- SET EXERCISE: Output the line that contains "How great is" and every line after it to the end of the entries, with nothing added or left out.

Rows from a spatial reasoning dataset:

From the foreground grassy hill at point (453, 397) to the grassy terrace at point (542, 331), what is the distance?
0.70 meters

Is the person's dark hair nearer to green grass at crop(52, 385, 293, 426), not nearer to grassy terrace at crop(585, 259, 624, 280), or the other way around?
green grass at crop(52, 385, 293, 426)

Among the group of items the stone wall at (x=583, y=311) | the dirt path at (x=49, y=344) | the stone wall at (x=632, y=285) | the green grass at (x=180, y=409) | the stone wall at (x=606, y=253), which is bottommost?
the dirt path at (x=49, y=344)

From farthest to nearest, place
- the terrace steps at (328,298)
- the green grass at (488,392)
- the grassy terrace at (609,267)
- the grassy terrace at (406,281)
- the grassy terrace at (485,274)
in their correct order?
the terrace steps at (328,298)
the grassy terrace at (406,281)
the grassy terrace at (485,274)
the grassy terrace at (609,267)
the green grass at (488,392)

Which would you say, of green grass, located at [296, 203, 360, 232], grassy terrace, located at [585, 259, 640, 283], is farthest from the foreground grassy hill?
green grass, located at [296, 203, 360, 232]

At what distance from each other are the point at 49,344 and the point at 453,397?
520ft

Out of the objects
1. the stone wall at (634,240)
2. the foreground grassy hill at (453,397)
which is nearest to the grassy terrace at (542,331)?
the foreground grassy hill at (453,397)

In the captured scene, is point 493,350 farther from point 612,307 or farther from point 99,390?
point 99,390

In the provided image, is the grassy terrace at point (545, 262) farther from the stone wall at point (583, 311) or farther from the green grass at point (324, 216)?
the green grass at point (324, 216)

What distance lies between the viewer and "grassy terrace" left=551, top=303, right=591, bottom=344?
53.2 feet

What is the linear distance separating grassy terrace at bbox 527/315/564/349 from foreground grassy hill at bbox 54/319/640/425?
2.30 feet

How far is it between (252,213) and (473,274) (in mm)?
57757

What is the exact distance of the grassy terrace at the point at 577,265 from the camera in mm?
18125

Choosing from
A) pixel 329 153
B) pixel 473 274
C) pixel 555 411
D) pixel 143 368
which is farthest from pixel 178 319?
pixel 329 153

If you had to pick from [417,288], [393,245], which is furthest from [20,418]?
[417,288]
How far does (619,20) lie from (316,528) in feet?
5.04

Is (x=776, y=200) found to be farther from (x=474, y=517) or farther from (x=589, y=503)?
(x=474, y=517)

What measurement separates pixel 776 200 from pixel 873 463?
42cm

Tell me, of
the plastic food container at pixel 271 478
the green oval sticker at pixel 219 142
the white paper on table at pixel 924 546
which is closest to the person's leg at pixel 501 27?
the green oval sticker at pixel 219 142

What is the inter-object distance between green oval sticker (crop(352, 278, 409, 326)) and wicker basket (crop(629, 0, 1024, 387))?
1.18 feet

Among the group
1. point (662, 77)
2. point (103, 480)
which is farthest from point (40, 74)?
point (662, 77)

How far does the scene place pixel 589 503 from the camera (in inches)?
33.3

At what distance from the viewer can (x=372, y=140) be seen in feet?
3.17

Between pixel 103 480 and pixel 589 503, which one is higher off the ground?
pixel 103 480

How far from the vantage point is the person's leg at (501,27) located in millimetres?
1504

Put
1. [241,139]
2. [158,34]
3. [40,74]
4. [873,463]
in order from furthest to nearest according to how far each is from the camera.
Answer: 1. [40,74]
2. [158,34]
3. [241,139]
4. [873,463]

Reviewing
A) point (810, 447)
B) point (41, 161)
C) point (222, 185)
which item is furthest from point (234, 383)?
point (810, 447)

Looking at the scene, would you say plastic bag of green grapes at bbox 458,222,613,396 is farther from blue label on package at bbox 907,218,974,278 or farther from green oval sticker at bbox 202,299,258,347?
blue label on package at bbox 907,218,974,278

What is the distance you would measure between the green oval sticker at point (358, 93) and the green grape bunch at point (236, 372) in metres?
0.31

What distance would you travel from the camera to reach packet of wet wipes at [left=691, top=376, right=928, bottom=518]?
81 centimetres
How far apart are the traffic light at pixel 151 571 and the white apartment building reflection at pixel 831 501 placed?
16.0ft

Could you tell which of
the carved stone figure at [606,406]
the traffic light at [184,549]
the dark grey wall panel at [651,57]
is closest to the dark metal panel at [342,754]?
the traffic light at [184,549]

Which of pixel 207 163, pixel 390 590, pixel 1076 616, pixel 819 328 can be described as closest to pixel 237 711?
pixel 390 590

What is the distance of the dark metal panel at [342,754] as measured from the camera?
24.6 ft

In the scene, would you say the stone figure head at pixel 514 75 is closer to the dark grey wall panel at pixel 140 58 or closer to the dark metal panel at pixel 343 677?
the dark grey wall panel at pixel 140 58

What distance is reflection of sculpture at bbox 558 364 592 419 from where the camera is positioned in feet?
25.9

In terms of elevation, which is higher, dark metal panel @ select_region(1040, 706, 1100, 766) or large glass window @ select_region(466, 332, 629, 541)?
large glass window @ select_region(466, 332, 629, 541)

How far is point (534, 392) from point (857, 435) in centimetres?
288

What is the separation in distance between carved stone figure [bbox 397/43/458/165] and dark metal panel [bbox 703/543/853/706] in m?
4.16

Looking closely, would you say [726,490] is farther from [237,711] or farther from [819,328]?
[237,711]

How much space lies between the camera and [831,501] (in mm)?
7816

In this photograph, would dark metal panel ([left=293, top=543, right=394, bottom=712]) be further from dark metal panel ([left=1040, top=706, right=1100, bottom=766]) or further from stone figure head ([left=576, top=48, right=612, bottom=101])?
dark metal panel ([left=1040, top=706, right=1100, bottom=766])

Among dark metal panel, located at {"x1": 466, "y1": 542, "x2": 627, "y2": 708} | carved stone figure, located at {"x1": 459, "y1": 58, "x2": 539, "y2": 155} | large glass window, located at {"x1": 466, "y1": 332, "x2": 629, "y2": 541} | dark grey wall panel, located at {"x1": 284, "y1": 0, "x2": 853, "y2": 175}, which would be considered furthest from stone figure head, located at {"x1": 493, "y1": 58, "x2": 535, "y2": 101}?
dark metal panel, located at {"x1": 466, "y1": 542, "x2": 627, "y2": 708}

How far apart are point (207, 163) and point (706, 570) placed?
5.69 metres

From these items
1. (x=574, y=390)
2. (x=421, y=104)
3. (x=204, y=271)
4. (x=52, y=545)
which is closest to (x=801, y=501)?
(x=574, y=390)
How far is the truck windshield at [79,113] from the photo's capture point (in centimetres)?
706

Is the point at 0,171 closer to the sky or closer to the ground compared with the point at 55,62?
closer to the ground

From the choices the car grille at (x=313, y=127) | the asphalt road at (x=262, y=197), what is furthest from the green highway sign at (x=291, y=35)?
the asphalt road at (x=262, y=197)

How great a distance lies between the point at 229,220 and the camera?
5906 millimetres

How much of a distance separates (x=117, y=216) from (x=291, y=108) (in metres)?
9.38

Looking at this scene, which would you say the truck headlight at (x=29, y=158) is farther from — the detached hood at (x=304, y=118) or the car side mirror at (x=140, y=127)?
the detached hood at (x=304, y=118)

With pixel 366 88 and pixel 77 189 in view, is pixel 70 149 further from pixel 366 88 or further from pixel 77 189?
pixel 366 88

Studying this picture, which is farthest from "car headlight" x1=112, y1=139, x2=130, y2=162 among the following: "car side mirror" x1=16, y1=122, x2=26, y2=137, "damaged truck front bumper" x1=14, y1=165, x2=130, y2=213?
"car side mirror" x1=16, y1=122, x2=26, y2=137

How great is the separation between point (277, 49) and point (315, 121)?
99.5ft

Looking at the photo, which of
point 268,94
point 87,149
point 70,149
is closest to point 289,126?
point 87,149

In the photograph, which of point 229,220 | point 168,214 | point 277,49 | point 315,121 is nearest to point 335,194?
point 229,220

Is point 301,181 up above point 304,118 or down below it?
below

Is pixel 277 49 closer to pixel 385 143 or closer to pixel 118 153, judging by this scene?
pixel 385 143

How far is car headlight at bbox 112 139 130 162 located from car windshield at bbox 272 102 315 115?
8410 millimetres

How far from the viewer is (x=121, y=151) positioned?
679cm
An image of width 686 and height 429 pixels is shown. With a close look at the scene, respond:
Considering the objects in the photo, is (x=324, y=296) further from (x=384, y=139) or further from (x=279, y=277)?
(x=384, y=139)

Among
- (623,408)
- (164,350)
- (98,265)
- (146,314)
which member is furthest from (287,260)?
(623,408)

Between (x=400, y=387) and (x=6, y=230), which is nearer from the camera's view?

- ANSWER TO THE TASK:
How great is the separation between point (277, 49) and point (315, 121)?
99.5ft

Looking at the photo, which of
point 268,94
point 87,149
point 70,149
is closest to point 289,126?
point 87,149

In the photograph, which of point 229,220 | point 168,214 | point 277,49 | point 315,121 is nearest to point 335,194?
point 229,220

Is point 301,181 up above point 304,118 or down below it?
below

Is pixel 277 49 closer to pixel 385 143 or closer to pixel 118 153, judging by this scene?
pixel 385 143

How far is car headlight at bbox 112 139 130 162 located from car windshield at bbox 272 102 315 115?
8410 millimetres

How far from the viewer is (x=121, y=151) positioned?
679cm
An image of width 686 and height 429 pixels is shown. With a close look at the scene, respond:
Considering the objects in the photo, is (x=324, y=296) further from (x=384, y=139) or further from (x=279, y=277)?
(x=384, y=139)

Among
- (623,408)
- (164,350)
- (98,265)
- (146,314)
which member is furthest from (287,260)?
(623,408)

Between (x=400, y=387) and (x=6, y=230), which is nearer from the camera's view?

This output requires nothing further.